EXERCISE -
Continue the essay about "Star Trek" and the spirit of the '60s, starting right after its last sentence.

DOCUMENT EXTRACT -
____________________

Poster Uhura and Kirk in 'Star Trek'
Nichelle Nichols as Lt. Uhura and William Shatner as Capt. Kirk in 'Star Trek'
CBS
Saturday Cinema

'Star Trek' and the spirit of the '60s

Sept. 8, 2016 marks the 50th anniversary of the broadcast of the first episode of Star Trek. We're celebrating the birthday of this beloved science fiction franchise with stories and music all week long. Here, Lynne Warfel shares her love of that original series.

None of us pre-adolescent geeks expected it in fifth grade. We had no way of knowing that when NBC was touting its "New 1966 Fall Lineup" it would change our lives for the next half century and beyond.

It all started on Thursday night, Sept. 8, 1966. I faked getting my homework done so I could sit in front of my folks' new Zenith COLOR console TV/hi-fi combo. Then, it happened: this eerie music, this weird spoken prologue about the five-year journey of the Starship Enterprise, and I was hooked always and forever.

____________________

SOURCE MATERIAL -
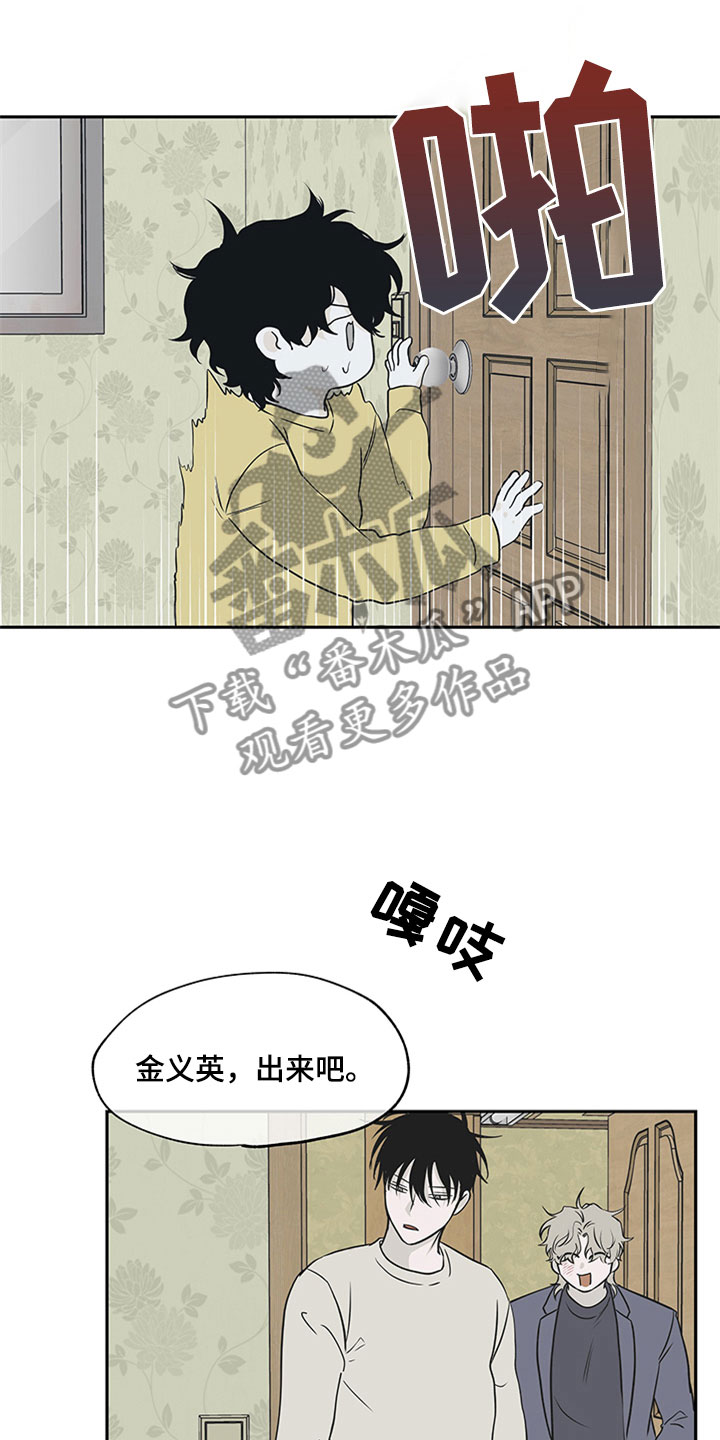 此处心安漫画漫画,第7章：不会哭了2图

____________________

WRITTEN RESPONSE -
To say I was an avid fan would be an understatement. Back then, marketing wasn't what it is today, and the best we could hope for in fan goods were bubble gum trading cards, scale models, and maybe a Star Trek lunch box. No action figures, no DVDs. Comic-Con was decades in the future. As a matter of fact, my best friend Jackie Barney and I were the only Trekkies we knew of in our small, Eastern Pennsylvania town. She was a talented musician early on, and her folks had a large, stereo tape recorder we used every week to record the AUDIO of the show. Then we'd hunker down at her house or mine, listen to the whole show like it was a radio program, and take notes on Star Dates and other factoids. Primitive tech days, to be sure.

Pictures of Shatner and Nimoy (especially Shatner) adorned my room, relegating the Beatles to inside closet doors and distant corners. I tried to recreate a Starfleet uniform with a gold velour shirt with gold rank stripes I glued on the cuffs. I tucked my black pants into my tall winter boots for the bloused Trek appearance, and I was James Tiberius Kirk. One of NBC's promos was to offer a trio of free TV series posters to viewers, so I sent for the 66-67 fall season package. Full size, full color publicity posters for Get Smart, some other boring show, probably a Western, and...Star Trek. The latter hung on my bedroom door years after the show was gone.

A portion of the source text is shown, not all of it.